══ Data records
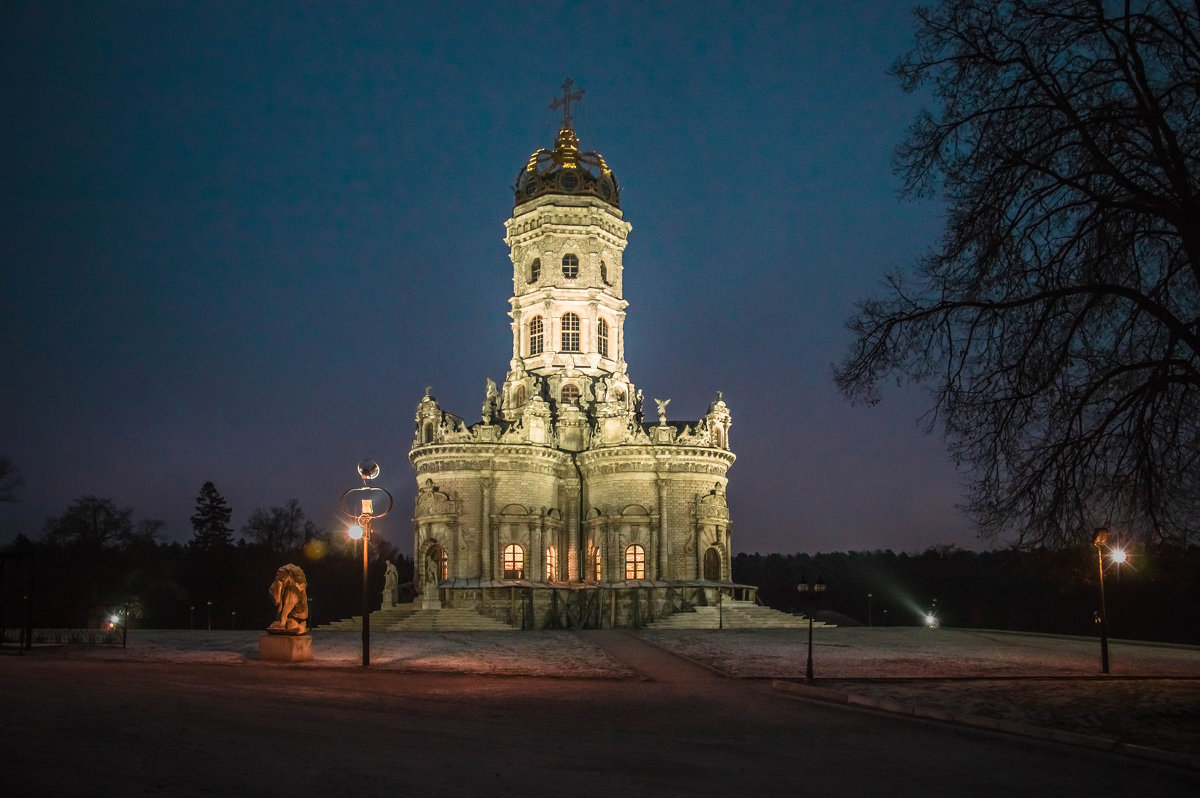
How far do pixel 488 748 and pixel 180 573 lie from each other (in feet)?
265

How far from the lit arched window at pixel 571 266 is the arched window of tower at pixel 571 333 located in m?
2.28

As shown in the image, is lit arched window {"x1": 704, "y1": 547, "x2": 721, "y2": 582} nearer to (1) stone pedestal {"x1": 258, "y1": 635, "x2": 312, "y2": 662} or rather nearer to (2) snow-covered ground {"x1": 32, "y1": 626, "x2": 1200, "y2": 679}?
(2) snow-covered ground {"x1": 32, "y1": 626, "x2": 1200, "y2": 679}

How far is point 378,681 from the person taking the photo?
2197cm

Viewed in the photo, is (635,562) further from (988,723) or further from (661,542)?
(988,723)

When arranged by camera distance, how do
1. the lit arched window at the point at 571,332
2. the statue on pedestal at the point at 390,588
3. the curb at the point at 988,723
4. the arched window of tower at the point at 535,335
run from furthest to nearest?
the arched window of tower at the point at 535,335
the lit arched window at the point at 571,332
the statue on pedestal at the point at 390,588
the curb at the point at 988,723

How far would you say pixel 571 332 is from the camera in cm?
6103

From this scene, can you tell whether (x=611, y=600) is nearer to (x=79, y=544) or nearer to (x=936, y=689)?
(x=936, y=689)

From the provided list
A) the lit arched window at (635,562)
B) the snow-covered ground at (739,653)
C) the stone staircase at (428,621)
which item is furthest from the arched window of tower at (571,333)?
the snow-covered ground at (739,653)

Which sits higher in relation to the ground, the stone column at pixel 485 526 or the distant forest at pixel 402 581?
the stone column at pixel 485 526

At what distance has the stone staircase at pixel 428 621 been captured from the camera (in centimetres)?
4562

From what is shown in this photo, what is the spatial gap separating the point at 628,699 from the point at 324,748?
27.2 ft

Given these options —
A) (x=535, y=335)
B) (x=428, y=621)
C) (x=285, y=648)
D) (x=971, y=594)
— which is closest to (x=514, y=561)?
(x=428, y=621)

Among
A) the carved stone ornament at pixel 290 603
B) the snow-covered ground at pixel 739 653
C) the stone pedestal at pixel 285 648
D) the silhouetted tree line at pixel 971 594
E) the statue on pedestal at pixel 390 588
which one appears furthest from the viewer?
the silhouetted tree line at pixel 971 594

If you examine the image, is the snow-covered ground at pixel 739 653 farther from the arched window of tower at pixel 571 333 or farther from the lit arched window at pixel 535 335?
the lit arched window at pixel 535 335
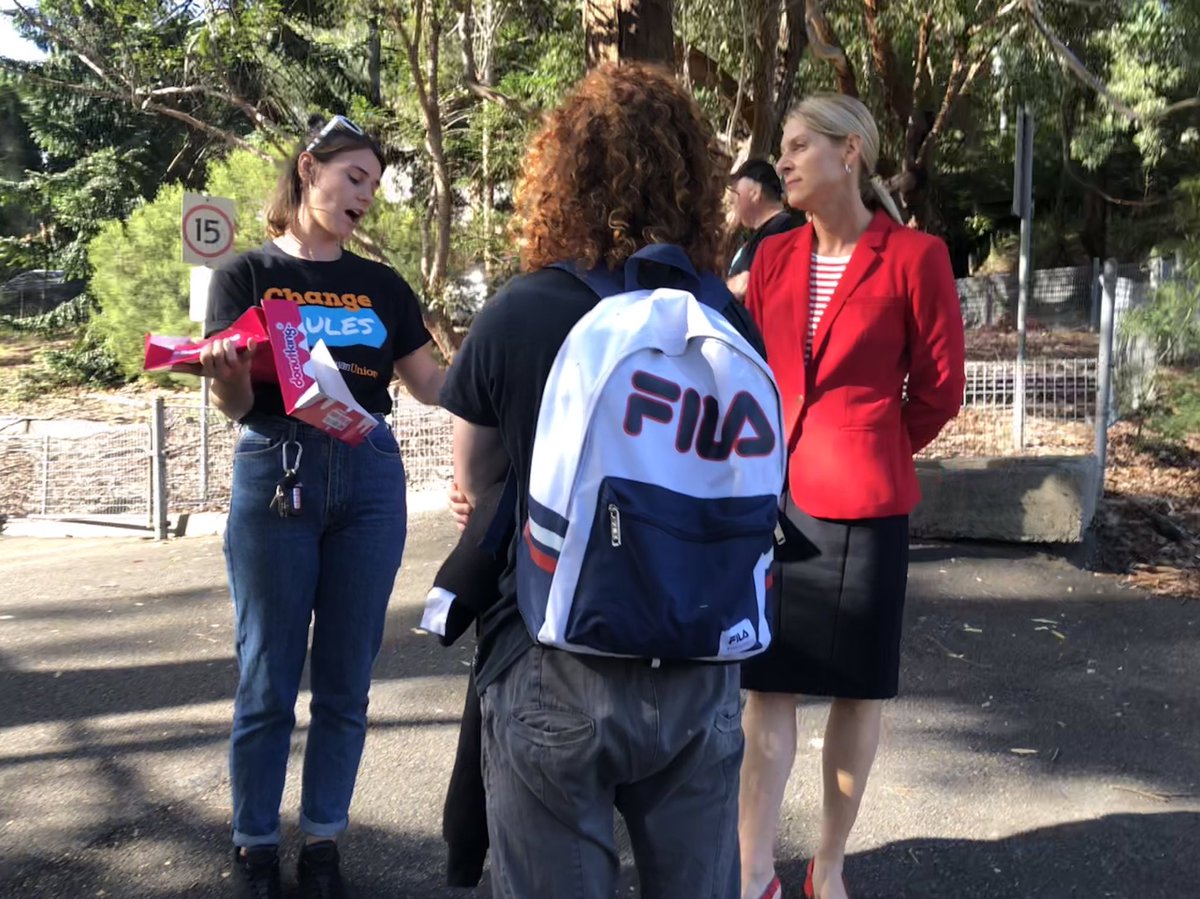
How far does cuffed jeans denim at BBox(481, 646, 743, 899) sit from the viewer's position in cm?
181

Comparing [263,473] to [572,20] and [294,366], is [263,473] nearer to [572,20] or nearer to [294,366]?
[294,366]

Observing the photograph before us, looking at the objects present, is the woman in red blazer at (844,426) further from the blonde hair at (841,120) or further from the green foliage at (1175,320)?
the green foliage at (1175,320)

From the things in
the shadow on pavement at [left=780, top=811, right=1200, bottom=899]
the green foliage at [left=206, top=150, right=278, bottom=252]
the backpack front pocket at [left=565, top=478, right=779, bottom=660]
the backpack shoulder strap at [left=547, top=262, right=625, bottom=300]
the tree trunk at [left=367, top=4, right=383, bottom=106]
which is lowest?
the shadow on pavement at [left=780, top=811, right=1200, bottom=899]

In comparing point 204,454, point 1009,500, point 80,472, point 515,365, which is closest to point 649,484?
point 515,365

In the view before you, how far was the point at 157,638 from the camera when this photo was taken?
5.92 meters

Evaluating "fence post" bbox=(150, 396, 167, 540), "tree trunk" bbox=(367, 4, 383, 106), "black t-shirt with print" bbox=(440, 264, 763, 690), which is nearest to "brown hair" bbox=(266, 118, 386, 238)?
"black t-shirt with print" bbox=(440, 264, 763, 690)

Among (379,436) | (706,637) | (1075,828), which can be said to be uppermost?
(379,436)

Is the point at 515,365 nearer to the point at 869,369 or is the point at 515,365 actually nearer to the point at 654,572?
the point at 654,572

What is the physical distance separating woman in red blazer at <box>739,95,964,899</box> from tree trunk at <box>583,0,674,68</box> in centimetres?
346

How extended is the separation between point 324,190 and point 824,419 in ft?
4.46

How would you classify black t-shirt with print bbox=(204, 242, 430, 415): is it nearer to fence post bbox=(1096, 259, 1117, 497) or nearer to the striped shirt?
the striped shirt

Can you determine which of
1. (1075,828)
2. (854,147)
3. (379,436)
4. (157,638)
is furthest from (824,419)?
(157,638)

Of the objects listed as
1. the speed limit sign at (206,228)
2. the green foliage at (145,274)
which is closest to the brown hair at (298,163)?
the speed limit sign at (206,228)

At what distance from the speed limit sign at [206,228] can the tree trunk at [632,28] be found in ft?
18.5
════
- [Exercise instructions]: Above are records with pictures; repeat the records exactly and leave the pictures out.

- [Final answer]:
How far do pixel 488 748 and pixel 180 573 lie from each other (in feet)?
265

How far from the lit arched window at pixel 571 266 is the arched window of tower at pixel 571 333 located in m?
2.28

As shown in the image, is lit arched window {"x1": 704, "y1": 547, "x2": 721, "y2": 582} nearer to (1) stone pedestal {"x1": 258, "y1": 635, "x2": 312, "y2": 662} or rather nearer to (2) snow-covered ground {"x1": 32, "y1": 626, "x2": 1200, "y2": 679}?
(2) snow-covered ground {"x1": 32, "y1": 626, "x2": 1200, "y2": 679}

How far is point 378,681 from the person taking the photo?
2197cm

Viewed in the photo, is (635,562) further from (988,723) or further from (661,542)?
(988,723)

When arranged by camera distance, how do
1. the lit arched window at the point at 571,332
2. the statue on pedestal at the point at 390,588
3. the curb at the point at 988,723
4. the arched window of tower at the point at 535,335
run from furthest to nearest?
the arched window of tower at the point at 535,335
the lit arched window at the point at 571,332
the statue on pedestal at the point at 390,588
the curb at the point at 988,723

How far would you say pixel 571 332 is from the camera in cm?
6103

From this scene, can you tell whether (x=611, y=600) is nearer to (x=79, y=544) or nearer to (x=936, y=689)?
(x=936, y=689)

From the provided list
A) the lit arched window at (635,562)
B) the snow-covered ground at (739,653)
C) the stone staircase at (428,621)
which item is furthest from the arched window of tower at (571,333)?
the snow-covered ground at (739,653)

Which sits higher in relation to the ground, the stone column at pixel 485 526 or the distant forest at pixel 402 581?
the stone column at pixel 485 526

At what distance has the stone staircase at pixel 428 621 been captured from the camera (in centimetres)?
4562

From what is shown in this photo, what is the spatial gap separating the point at 628,699 from the point at 324,748?
27.2 ft

Given these options —
A) (x=535, y=335)
B) (x=428, y=621)
C) (x=285, y=648)
D) (x=971, y=594)
— which is closest to (x=514, y=561)?
(x=428, y=621)

Among
A) the carved stone ornament at pixel 290 603
B) the snow-covered ground at pixel 739 653
C) the stone pedestal at pixel 285 648
D) the silhouetted tree line at pixel 971 594
E) the statue on pedestal at pixel 390 588
which one appears furthest from the viewer?
the silhouetted tree line at pixel 971 594

If you examine the image, is the snow-covered ground at pixel 739 653 farther from the arched window of tower at pixel 571 333 or farther from the lit arched window at pixel 535 335?
the lit arched window at pixel 535 335
How far does cuffed jeans denim at BBox(481, 646, 743, 899) sit from the viewer's position in cm?
181

Comparing [263,473] to [572,20] and [294,366], is [263,473] nearer to [572,20] or nearer to [294,366]?
[294,366]

Observing the photograph before us, looking at the objects present, is the woman in red blazer at (844,426) further from the blonde hair at (841,120) or further from the green foliage at (1175,320)?
the green foliage at (1175,320)

From the things in
the shadow on pavement at [left=780, top=811, right=1200, bottom=899]
the green foliage at [left=206, top=150, right=278, bottom=252]
the backpack front pocket at [left=565, top=478, right=779, bottom=660]
the backpack shoulder strap at [left=547, top=262, right=625, bottom=300]
the tree trunk at [left=367, top=4, right=383, bottom=106]
which is lowest?
the shadow on pavement at [left=780, top=811, right=1200, bottom=899]

In comparing point 204,454, point 1009,500, point 80,472, point 515,365, which is closest to point 649,484?
point 515,365

In the view before you, how far was the point at 157,638 from the camera when this photo was taken?
5.92 meters

Evaluating "fence post" bbox=(150, 396, 167, 540), "tree trunk" bbox=(367, 4, 383, 106), "black t-shirt with print" bbox=(440, 264, 763, 690), which is nearest to "brown hair" bbox=(266, 118, 386, 238)?
"black t-shirt with print" bbox=(440, 264, 763, 690)

Among (379,436) | (706,637) | (1075,828), which can be said to be uppermost?
(379,436)

Is the point at 515,365 nearer to the point at 869,369 or is the point at 515,365 actually nearer to the point at 654,572?
the point at 654,572

What is the physical distance separating woman in red blazer at <box>739,95,964,899</box> from tree trunk at <box>583,0,674,68</box> in centimetres?
346

How extended is the separation between point 324,190 and point 824,419 in ft?
4.46

How would you classify black t-shirt with print bbox=(204, 242, 430, 415): is it nearer to fence post bbox=(1096, 259, 1117, 497) or nearer to the striped shirt?
the striped shirt

Can you determine which of
1. (1075,828)
2. (854,147)
3. (379,436)
4. (157,638)
is furthest from (824,419)?
(157,638)

Of the objects listed as
1. the speed limit sign at (206,228)
2. the green foliage at (145,274)
which is closest to the brown hair at (298,163)?
the speed limit sign at (206,228)

At what distance from the speed limit sign at [206,228] can the tree trunk at [632,28] be found in ft?
18.5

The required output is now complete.